Ante la ley hay un guardián. Un campesino se presenta frente a este guardián, y solicita que le permita entrar en la Ley. Pero el guardián contesta que por ahora no puede dejarlo entrar. El hombre reflexiona y pregunta si más tarde lo dejarán entrar.

-Tal vez -dice el centinela- pero no por ahora.

La puerta que da a la Ley está abierta, como de costumbre; cuando el guardián se hace a un lado, el hombre se inclina para espiar. El guardián lo ve, se sonríe y le dice:

-Si tu deseo es tan grande haz la prueba de entrar a pesar de mi prohibición. Pero recuerda que soy poderoso. Y sólo soy el último de los guardianes. Entre salón y salón también hay guardianes, cada uno más poderoso que el otro. Ya el tercer guardián es tan terrible que no puedo mirarlo siquiera.

El campesino no había previsto estas dificultades; la Ley debería ser siempre accesible para todos, piensa, pero al fijarse en el guardián, con su abrigo de pieles, su nariz grande y aguileña, su barba negra de tártaro, rala y negra, decide que le conviene más esperar. El guardián le da un escabel y le permite sentarse a un costado de la puerta.

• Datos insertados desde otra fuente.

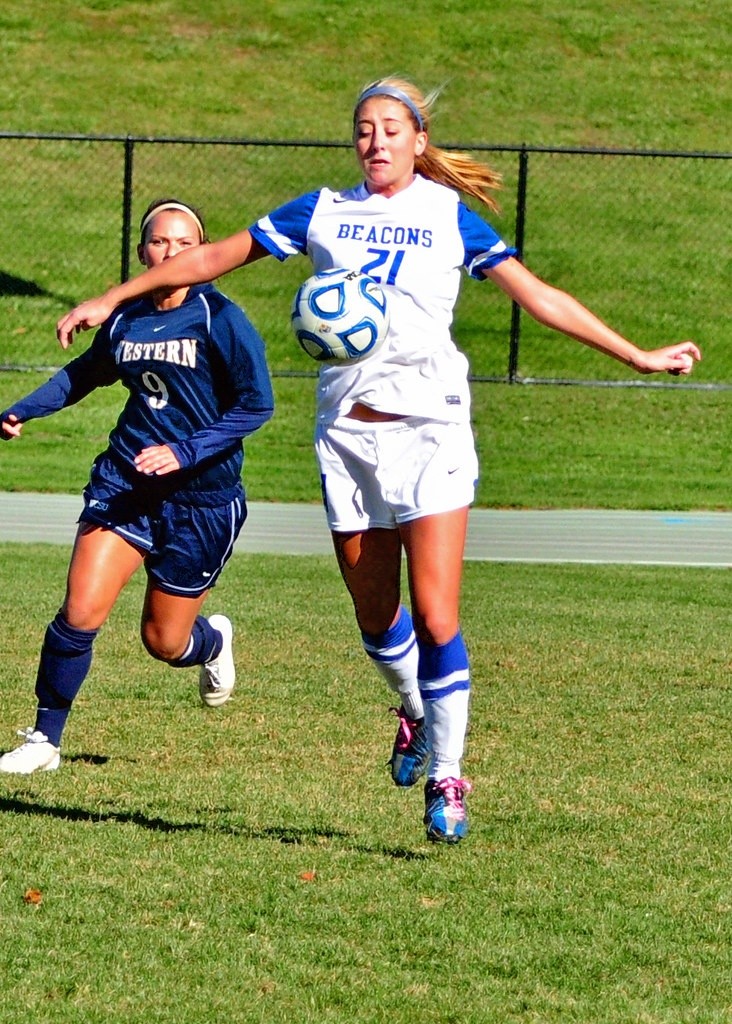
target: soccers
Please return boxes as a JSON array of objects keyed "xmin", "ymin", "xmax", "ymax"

Allí espera días y años. Intenta infinitas veces entrar y fatiga al guardián con sus súplicas. Con frecuencia el guardián conversa brevemente con él, le hace preguntas sobre su país y sobre muchas otras cosas; pero son preguntas indiferentes, como las de los grandes señores, y, finalmente siempre le repite que no puede dejarlo entrar. El hombre, que se ha provisto de muchas cosas para el viaje, sacrifica todo, por valioso que sea, para sobornar al guardián. Este acepta todo, en efecto, pero le dice:

-Lo acepto para que no creas que has omitido ningún esfuerzo.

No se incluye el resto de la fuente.